Thursday, November 22, 2012

Editorial (Calgary Herald): Feds must fish or cut bait on fisheries budget cuts



Editorial: Feds must fish or cut bait on fisheries budget cuts

Calgary Herald November 19, 2012

Something is fishy indeed about the federal government’s overtly two-faced approach to B.C.’s salmon industry.

Three years ago, when the annual sockeye salmon run virtually disappeared from the Fraser River, Prime Minister Stephen Harper launched an inquiry and appointed B.C. Supreme Court Justice Bruce Cohen to look into the matter.

The federal government, however, didn’t bother waiting for Cohen’s report. For all they knew, Cohen might have found some horrific biological cause behind the salmon’s disappearance, necessitating the full attention of biologists with Fisheries and Oceans Canada.
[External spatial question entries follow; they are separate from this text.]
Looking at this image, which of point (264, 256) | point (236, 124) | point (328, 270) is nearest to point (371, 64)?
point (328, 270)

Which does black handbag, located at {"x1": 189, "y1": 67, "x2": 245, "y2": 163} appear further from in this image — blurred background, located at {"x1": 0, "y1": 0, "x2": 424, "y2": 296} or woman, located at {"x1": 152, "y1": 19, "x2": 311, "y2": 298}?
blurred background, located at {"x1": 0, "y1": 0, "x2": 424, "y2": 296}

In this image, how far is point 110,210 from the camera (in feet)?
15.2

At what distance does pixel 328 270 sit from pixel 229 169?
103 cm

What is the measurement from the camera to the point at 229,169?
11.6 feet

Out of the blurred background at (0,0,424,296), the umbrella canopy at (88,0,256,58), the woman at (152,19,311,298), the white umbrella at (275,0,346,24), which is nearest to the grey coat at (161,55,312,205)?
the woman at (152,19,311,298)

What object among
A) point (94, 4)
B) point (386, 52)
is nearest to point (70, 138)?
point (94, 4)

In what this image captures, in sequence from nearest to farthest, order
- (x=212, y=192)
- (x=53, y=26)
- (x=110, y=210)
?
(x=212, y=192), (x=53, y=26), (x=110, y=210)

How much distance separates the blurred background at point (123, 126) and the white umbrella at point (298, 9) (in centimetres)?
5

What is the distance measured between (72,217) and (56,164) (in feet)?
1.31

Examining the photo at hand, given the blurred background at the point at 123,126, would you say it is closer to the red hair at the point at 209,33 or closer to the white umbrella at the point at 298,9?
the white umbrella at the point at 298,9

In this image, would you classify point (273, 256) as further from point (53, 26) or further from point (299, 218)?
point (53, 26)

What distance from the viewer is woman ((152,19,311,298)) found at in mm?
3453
Instead, just weeks before Cohen released his report, leaked government documents showed that Ottawa is planning to make major cutbacks to biologists who oversee protection of the fish.

The optics are terrible. It looks as though the federal government only cares about the salmon industry when Ottawa is flush with cash.
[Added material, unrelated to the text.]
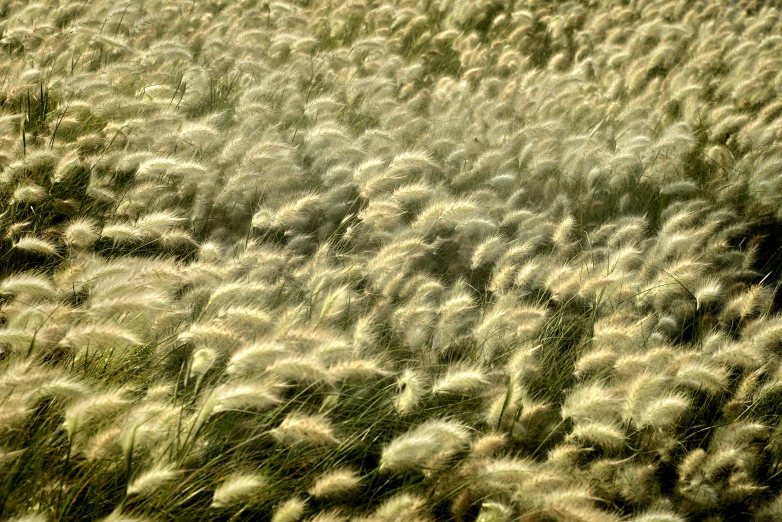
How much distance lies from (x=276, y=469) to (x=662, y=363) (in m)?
1.48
As it turned out, Cohen could not find a single cause for the huge decrease in sockeye in 2009, but he did cite some worrisome observations, including the proliferation of fish farming near sockeye migratory routes, disease, substances contaminating the water, predators and changing climate.

Key to protecting the salmon is more research, something that will require the expertise of those very same biologists who are about to lose their jobs. The feds simply cannot have it both ways.